### Text passage
* * *
Tag Archives: Concepts of Print

Guided Reading- From one Teacher to Another: Guided Reading in an Early Year’s Classroom!

I’ve had a number of teachers make contact looking for support and my advice is as follows:

1.      Read my blog!

2.      Visit other grades and watch a number of Guided Reading sessions and then most IMPORTANTLY ask to be coached! You need to ‘do’ to grow, not just watch someone else model, however, that’s a great place to start! I’ve coached others and been coached myself!

3.      Visit Utube and watch Guided Reading videos. There are many terrific videos made by real teachers for teachers.

Background – My Program

There are a lot of different views about when students should start Guided Reading or ‘what’ can be called Guided Reading. I am a purest, and by this I mean I follow the Guided Reading Model as outlined in the Early Year’s program, but feel free to call what you do, what you want!

As stated in my previous blogs, I do not start Guided Reading with students until they can read a RR Level 3 book at an instructional level. This does not mean that my students don’t read in groups, they do, I just call it Shared Reading or a ‘Round Robin’.

It’s my belief that children need to know a lot about ‘how books work’ before tackling Guided Reading. Developing oral language via Language Experience is where I start.

Children need to have the basic ‘Concept’s of Print‘ in place and I teach this via Shared Big Books, Round Robin and shared small book reading. We’re in training for Guided Reading from the beginning of the year. Children are taught at their ‘point of need’, so groupings are flexible and change according to student needs.

To stop children comparing themselves against others, I don’t call my groups colours or names. My groups are: My Group (teaching group on day), This Group, That Group, The Other Group & Your Group. Sounds confusing, however, it works and I’m into ‘things’ that work. Each group sign has a little icon and that stops me from being confused! It’s also really important that young children and parents value the learning process more than the reading level.

When bringing a group of children to the floor I like to use their names as it’s more ‘about them’. Grouping children according to assessment is another post itself, making groups seems easy, but if you want to maximise student learning and accelerate reading development its quite complex and requires detailed assessment. It’s simply not putting children reading around the same RR level together. (Another post coming soon) However, I will mention the following crucial assessment tip.

Important Strategy for forming Groups:

It is important that you keep completing Running Records on students until you find their first Hard level, and then drop back to their last Instructional level. This is their level for Guided Reading. There is often confusion among teachers about, what a child’s actual Running Record instructional level is? If this doesn’t make sense I’ll explain all in another post.

 Guided reading- Explained – A Teacher’s Explanation!

‘The goal of guided reading is for students to use (reading) strategies independently on their way to becoming fluent, skilled readers.
* * *
### Challenge a
Extract, word for word, the part of the guided reading post from "1.      Read my" to "what you want!".
The listing that follows this guided reading post is unrelated to it.
* * *
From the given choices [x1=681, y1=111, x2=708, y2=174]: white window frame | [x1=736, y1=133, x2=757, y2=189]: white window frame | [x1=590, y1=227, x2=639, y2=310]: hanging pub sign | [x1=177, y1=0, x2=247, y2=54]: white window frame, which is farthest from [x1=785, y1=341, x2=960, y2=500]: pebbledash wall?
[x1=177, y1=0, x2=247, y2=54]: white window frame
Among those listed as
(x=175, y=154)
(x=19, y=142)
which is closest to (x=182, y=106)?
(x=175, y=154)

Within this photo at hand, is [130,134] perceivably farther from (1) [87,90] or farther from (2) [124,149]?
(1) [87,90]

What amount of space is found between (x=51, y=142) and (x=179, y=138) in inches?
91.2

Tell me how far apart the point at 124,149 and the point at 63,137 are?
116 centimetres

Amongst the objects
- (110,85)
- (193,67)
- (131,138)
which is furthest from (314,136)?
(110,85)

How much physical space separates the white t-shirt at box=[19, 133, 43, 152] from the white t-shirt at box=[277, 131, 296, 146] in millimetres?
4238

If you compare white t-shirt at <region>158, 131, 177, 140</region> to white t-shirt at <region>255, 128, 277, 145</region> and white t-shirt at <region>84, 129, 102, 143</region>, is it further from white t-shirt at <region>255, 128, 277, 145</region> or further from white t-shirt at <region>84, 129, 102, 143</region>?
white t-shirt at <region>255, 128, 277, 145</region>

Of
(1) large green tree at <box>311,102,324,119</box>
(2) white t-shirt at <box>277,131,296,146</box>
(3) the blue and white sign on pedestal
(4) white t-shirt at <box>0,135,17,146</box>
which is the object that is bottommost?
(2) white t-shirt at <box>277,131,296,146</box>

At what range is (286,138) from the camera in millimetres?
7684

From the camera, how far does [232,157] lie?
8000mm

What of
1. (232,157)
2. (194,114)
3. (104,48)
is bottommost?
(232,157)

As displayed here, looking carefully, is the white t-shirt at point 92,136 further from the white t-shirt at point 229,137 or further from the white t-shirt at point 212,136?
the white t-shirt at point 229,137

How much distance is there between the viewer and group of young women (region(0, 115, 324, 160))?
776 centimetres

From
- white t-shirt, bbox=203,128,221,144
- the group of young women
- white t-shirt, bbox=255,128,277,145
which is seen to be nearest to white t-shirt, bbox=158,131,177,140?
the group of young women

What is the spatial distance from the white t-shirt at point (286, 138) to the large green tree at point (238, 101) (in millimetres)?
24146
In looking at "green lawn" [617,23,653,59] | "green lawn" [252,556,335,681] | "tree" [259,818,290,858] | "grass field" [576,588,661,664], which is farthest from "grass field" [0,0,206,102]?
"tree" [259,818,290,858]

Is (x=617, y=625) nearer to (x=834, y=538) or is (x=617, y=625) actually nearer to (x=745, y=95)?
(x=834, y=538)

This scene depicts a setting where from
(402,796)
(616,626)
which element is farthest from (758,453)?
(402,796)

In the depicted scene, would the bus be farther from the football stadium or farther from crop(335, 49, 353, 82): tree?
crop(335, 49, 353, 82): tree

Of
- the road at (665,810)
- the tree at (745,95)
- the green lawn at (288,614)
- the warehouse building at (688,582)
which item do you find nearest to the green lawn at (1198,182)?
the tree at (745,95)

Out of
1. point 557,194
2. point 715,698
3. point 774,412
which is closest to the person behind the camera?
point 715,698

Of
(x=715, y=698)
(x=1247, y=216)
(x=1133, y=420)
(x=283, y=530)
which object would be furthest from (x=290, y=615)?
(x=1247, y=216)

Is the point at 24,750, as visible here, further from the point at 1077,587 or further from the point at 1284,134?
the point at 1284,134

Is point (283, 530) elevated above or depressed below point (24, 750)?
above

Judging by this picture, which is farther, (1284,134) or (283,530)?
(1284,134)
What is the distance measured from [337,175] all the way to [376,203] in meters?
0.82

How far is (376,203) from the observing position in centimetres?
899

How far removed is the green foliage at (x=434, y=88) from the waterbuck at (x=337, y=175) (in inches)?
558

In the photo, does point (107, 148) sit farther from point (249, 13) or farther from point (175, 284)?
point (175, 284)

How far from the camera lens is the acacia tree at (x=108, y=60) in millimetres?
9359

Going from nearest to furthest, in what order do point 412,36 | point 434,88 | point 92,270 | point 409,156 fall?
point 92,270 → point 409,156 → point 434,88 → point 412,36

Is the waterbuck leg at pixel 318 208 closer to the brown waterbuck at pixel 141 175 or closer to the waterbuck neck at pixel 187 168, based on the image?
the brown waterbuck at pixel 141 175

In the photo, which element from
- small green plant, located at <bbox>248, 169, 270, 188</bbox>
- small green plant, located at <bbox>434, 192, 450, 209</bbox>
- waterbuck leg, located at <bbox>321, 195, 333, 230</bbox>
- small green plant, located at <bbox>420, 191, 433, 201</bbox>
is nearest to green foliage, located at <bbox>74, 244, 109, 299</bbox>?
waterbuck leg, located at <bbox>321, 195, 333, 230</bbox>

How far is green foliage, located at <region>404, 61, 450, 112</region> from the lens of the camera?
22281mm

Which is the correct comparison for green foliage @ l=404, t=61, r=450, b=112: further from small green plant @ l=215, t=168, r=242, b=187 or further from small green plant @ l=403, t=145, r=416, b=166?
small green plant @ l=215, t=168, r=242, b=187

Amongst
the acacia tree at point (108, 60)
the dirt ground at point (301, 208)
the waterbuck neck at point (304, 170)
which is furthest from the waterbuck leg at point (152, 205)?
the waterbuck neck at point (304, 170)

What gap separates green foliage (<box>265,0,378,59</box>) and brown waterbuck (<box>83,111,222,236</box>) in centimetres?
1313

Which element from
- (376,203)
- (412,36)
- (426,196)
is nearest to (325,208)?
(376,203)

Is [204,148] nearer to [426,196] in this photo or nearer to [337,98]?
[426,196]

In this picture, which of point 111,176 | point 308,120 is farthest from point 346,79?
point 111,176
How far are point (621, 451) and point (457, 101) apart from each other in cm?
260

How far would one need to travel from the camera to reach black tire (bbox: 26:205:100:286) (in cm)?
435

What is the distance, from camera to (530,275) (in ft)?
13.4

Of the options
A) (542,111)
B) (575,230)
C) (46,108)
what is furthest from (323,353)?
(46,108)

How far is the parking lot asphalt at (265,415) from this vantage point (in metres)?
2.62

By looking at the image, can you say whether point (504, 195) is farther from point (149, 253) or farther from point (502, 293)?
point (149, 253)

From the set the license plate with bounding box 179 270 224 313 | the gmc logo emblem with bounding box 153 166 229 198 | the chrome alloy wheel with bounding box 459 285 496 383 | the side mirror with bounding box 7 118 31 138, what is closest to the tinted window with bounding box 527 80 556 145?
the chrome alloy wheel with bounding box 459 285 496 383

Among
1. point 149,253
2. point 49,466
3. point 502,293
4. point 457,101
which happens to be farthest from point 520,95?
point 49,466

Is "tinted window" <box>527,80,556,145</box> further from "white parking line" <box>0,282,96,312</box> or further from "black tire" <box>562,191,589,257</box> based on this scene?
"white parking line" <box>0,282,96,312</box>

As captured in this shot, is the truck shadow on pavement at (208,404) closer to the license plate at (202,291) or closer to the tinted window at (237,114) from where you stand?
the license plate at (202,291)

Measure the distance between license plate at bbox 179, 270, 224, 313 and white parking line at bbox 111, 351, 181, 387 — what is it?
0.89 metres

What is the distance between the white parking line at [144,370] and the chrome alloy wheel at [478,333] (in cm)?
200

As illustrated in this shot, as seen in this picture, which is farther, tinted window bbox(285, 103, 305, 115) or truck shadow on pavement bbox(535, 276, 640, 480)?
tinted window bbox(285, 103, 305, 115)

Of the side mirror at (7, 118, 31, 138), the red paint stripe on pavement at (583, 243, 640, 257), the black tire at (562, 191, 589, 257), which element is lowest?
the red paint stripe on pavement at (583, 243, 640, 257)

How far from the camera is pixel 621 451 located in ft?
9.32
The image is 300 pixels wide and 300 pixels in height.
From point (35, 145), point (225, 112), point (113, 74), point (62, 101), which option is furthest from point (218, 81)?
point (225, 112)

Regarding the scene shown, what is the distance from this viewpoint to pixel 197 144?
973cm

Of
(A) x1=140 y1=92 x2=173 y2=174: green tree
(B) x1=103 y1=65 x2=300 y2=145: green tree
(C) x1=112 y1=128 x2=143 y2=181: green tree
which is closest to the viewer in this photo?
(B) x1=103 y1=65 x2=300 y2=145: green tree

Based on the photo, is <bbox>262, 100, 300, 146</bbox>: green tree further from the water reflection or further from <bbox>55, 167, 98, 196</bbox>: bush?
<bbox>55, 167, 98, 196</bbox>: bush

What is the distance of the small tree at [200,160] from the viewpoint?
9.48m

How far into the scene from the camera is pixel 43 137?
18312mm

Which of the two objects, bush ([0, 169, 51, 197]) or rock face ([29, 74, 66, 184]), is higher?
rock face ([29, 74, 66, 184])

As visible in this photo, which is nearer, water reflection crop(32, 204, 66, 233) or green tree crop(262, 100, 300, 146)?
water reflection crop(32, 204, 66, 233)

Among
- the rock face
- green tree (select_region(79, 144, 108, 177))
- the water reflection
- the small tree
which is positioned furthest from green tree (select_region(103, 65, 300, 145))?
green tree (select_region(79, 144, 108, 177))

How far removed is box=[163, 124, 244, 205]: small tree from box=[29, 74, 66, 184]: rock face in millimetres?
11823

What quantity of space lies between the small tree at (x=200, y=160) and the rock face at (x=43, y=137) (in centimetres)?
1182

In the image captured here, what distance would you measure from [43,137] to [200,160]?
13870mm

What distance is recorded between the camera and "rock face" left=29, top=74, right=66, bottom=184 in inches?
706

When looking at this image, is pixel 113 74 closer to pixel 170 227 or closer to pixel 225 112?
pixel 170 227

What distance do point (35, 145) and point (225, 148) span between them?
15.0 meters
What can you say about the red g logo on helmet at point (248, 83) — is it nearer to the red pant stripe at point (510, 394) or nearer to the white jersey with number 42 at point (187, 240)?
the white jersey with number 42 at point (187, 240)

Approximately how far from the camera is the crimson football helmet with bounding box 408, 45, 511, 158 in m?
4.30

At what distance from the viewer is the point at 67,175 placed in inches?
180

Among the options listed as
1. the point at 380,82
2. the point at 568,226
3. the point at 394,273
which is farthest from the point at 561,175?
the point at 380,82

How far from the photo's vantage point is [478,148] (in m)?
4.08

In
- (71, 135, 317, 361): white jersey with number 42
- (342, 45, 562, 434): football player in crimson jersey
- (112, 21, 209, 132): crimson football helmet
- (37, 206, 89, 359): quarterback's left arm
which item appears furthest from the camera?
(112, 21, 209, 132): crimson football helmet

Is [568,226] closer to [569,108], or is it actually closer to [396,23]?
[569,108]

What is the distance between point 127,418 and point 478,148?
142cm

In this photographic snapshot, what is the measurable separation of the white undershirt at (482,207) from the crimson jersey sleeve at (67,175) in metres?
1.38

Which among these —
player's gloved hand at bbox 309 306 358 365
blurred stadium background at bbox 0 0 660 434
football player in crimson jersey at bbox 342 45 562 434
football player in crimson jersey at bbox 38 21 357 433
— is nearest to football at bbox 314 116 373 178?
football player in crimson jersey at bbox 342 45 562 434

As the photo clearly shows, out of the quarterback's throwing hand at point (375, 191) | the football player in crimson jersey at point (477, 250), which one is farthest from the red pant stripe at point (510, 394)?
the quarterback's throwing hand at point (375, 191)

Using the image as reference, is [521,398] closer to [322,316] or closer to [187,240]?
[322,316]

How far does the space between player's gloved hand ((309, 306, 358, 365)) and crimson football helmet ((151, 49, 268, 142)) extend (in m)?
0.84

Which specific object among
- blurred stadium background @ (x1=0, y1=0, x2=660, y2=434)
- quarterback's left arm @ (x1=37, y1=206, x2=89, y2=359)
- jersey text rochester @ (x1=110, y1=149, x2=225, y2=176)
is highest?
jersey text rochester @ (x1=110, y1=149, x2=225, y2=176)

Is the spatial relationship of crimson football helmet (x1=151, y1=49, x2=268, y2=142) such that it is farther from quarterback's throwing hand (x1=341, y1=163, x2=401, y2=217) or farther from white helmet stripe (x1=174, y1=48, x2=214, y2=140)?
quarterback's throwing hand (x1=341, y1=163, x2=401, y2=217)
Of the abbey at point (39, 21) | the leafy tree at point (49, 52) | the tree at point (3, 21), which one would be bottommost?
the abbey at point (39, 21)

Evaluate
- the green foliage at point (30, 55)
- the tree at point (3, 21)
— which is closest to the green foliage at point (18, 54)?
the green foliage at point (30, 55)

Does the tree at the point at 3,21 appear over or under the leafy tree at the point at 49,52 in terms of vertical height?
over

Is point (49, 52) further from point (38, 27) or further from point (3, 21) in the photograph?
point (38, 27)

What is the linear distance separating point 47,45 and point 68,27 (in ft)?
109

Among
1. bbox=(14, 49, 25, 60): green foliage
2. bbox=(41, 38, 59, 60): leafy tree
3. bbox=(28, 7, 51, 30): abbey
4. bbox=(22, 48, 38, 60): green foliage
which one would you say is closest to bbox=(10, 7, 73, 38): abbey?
* * *
### Challenge b
Gather every line of the listing that contains the string "options", matching uppercase and lowercase exactly.

### Task result a
1.      Read my blog!

2.      Visit other grades and watch a number of Guided Reading sessions and then most IMPORTANTLY ask to be coached! You need to ‘do’ to grow, not just watch someone else model, however, that’s a great place to start! I’ve coached others and been coached myself!

3.      Visit Utube and watch Guided Reading videos. There are many terrific videos made by real teachers for teachers.

Background – My Program

There are a lot of different views about when students should start Guided Reading or ‘what’ can be called Guided Reading. I am a purest, and by this I mean I follow the Guided Reading Model as outlined in the Early Year’s program, but feel free to call what you do, what you want!

### Task result b
Of the options
Among the options listed as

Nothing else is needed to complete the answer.